Problem description: Reproduce every one of the rows below word for word, changing nothing.

Data shown:
>> START

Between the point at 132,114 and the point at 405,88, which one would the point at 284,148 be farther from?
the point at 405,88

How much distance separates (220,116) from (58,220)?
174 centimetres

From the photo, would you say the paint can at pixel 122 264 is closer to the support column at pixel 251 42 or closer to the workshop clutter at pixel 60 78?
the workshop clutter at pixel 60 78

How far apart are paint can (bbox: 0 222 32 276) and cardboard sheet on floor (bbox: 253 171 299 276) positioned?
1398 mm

>> END

Solved exercise:
Between the point at 132,114 and the point at 405,88, which one would the point at 284,148 be farther from?
the point at 405,88

How much distance separates (220,116) from (58,220)?
174 centimetres

From the photo, would you say the paint can at pixel 122 264 is closer to the support column at pixel 251 42 or closer to the workshop clutter at pixel 60 78?
the workshop clutter at pixel 60 78

How far apart are paint can (bbox: 0 222 32 276) and cardboard sheet on floor (bbox: 253 171 299 276) positioned?
1398 mm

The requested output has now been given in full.